Bennie put one hand out slowly, touching the girl’s foot. “I can tell you his name. I’ll tell you. You think you’ll learn something, but you’ll just die.”
“If you lie to me, I’ll know it. I saw the bag. I know every bag stamp in this town. I studied every way people get high.” There was a crash inside, things dropping and blowing up. Bottles of liquor, maybe. His hands were cramping, and he turned and breathed through his mouth, trying to keep from getting sick. He sat back, finally, and Min disentangled her hair from his fingers and climbed to Bennie.
Bennie said, “You already know, then why did you come here?”
“I wanted to hear you say it. I wanted to see your face and hear you say his name, tell me where he is.”
The heat was getting worse, and Min’s hair lifted in little updrafts. She said, “Then what? You can’t stop this. You can’t stop anything. No one can. Not the police, not anyone.”
“No, but I’ll get him. I’ll get him somehow.”
The door swung on its own, as if the fire were a spirit taking control of the house. Bennie made a face. “You’re sick. I can see it. Right now, you’re sick. Does that gun even work? Is it loaded? You don’t know.”

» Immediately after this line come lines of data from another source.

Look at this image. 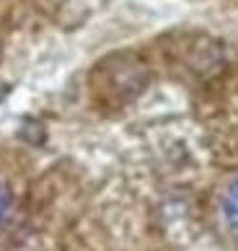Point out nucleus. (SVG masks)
Segmentation results:
<instances>
[{
  "label": "nucleus",
  "mask_w": 238,
  "mask_h": 251,
  "mask_svg": "<svg viewBox=\"0 0 238 251\" xmlns=\"http://www.w3.org/2000/svg\"><path fill=\"white\" fill-rule=\"evenodd\" d=\"M8 215H11V194H8V189L0 184V226L5 223Z\"/></svg>",
  "instance_id": "nucleus-2"
},
{
  "label": "nucleus",
  "mask_w": 238,
  "mask_h": 251,
  "mask_svg": "<svg viewBox=\"0 0 238 251\" xmlns=\"http://www.w3.org/2000/svg\"><path fill=\"white\" fill-rule=\"evenodd\" d=\"M223 215H225L228 226L238 230V179L228 187L225 197H223Z\"/></svg>",
  "instance_id": "nucleus-1"
}]
</instances>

Orlando lifted it and they ducked, Bennie and Min. He pointed it at them, his face screwed up in anticipation of the noise. He swung it toward the open door and pulled the trigger, his hand shaking with the effort. There was a pop and Min gave a little shriek. For a while they all looked into the red interior of the house. Watched, fascinated, like animals in the dark for a minute, before Orlando finally got up and they followed him to the curb, to stand and watch the house burn. The house, whatever dope and money there was inside it. They watched expressionless, their thoughts unknowable. The fire trucks appeared at the end of the block, and people began coming out of the other houses to stand blinking with their children, like they had been called against their will.